Arabayla yola çıkarken en önemli kurallardan biri az eşya almak. Rahat ve konforlu bir yolculuk için arabada en fazla dört kişinin olması gerekir. Bu da dört bavul demektir. Ayrıca gittiğiniz yerlerden veya dönüş yolunda alacaklarınızı düşünerek bagajı boş bırakmakta yarar var. Bol bol kitap alabilirsiniz ama!

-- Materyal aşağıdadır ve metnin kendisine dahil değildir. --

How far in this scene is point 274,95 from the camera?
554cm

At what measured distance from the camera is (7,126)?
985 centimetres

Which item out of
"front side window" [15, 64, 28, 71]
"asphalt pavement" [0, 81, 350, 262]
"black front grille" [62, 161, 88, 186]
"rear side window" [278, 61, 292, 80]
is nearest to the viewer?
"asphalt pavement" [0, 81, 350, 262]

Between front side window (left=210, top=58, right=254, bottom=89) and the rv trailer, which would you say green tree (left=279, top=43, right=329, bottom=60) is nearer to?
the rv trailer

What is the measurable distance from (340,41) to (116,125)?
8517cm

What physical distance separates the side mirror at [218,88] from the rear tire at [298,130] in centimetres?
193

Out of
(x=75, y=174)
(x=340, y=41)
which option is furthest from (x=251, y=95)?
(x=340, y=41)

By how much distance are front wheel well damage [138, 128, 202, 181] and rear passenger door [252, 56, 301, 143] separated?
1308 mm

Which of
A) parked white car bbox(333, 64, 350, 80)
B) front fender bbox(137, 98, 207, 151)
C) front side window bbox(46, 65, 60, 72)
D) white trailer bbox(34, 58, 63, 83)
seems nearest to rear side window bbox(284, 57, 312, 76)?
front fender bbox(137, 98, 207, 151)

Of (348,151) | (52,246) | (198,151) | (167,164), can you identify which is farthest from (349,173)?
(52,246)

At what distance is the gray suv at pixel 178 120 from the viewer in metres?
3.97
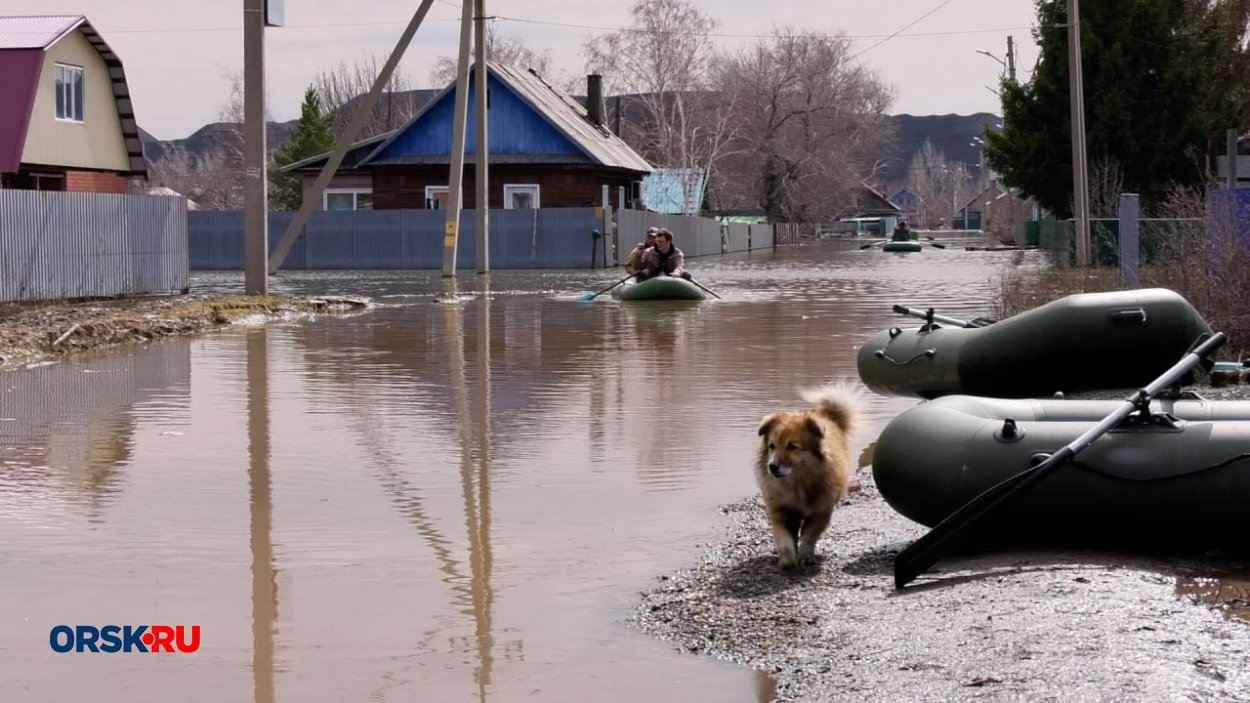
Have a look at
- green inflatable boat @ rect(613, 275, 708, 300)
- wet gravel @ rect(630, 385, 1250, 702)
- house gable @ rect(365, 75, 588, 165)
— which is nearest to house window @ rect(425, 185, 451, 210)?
house gable @ rect(365, 75, 588, 165)

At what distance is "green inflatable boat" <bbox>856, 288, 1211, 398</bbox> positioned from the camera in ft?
36.7

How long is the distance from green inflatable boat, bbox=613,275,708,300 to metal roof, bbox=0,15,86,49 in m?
22.8

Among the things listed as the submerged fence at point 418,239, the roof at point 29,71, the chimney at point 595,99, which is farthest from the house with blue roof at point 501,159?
the chimney at point 595,99

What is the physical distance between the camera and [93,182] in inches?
1975

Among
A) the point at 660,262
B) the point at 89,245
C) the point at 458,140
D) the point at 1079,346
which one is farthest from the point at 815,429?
the point at 458,140

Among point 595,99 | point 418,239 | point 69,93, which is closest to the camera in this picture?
point 69,93

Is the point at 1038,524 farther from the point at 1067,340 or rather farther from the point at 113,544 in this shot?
the point at 113,544

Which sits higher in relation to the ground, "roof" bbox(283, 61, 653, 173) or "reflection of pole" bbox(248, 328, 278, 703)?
"roof" bbox(283, 61, 653, 173)

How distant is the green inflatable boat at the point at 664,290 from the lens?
28.6 m

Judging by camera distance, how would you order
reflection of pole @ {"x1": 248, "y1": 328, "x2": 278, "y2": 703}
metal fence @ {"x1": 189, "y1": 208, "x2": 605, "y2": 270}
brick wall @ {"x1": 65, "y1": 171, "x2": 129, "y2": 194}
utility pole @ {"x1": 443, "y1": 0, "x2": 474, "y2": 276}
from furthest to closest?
1. metal fence @ {"x1": 189, "y1": 208, "x2": 605, "y2": 270}
2. brick wall @ {"x1": 65, "y1": 171, "x2": 129, "y2": 194}
3. utility pole @ {"x1": 443, "y1": 0, "x2": 474, "y2": 276}
4. reflection of pole @ {"x1": 248, "y1": 328, "x2": 278, "y2": 703}

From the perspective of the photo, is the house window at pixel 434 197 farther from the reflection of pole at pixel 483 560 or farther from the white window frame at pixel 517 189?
the reflection of pole at pixel 483 560

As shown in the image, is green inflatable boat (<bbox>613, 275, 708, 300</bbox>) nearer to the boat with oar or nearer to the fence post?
the boat with oar

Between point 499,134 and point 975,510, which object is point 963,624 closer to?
point 975,510

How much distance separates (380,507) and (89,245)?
19.6m
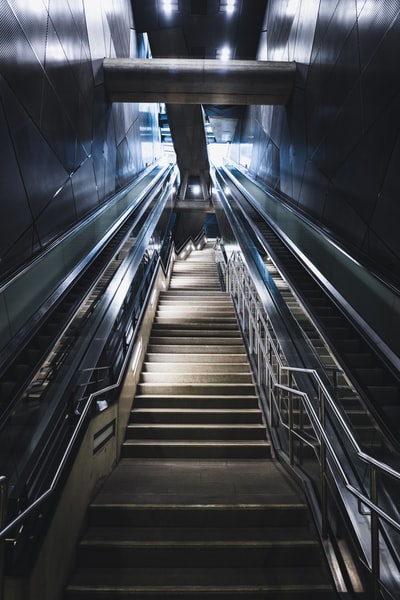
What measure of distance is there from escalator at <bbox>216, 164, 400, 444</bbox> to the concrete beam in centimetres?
318

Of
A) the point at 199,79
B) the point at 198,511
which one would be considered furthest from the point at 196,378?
the point at 199,79

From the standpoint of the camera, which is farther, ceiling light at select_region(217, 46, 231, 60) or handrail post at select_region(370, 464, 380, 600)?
ceiling light at select_region(217, 46, 231, 60)

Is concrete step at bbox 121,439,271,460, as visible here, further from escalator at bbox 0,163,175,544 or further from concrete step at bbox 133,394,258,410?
escalator at bbox 0,163,175,544

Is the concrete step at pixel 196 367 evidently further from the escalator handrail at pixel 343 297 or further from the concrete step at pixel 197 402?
the escalator handrail at pixel 343 297

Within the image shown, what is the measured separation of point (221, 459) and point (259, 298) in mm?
1909

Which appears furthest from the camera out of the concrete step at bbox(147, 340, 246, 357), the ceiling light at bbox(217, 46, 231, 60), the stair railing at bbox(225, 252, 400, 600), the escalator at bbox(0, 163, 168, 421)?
the ceiling light at bbox(217, 46, 231, 60)

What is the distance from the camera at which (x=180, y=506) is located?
2.34m

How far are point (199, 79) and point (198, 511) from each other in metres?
6.57

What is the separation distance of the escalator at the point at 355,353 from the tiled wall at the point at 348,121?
0.66 metres

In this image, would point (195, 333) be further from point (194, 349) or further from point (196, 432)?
point (196, 432)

Bu tatilin en güzel tarafı özgür takılmak. Çok gitmek istediğiniz bir otel veya pansiyon varsa rezervasyon yaptırabilirsiniz ama temel kural, beğendiğin yerde kalmak. Bunun için de plan ve program yapmak yok. Ya da planların her an yeniden yapılacağını unutmamak var.

KARADAN MAVİ YOLCULUK

Biz genellikle Çanakkale yolunu tercih ederdik. İstanbul'dan yola çıkıp Tekirdağ'da çay molası, Çanakkale'de yemek molası verdikten sonra daha önce gitmediğimiz köylere uğrayıp bakar, beğendiğimiz koylarda denize girer ve geceyi orada geçirmeye karar verirsek kendimize uygun pansiyon veya motel arardık.

Assos'u ve civarını böyle keşfettik yıllar önce. Ege'nin girmediğimiz koyu kalmadı. Yolculuk Bodrum veya Marmaris'te tamamlanacaksa her gece bir yerde konaklardık. Ama Antalya'ya da uzanacaksak deniz ve yemek molası ve bir de tarih/sanat molasıyla yetinirdik.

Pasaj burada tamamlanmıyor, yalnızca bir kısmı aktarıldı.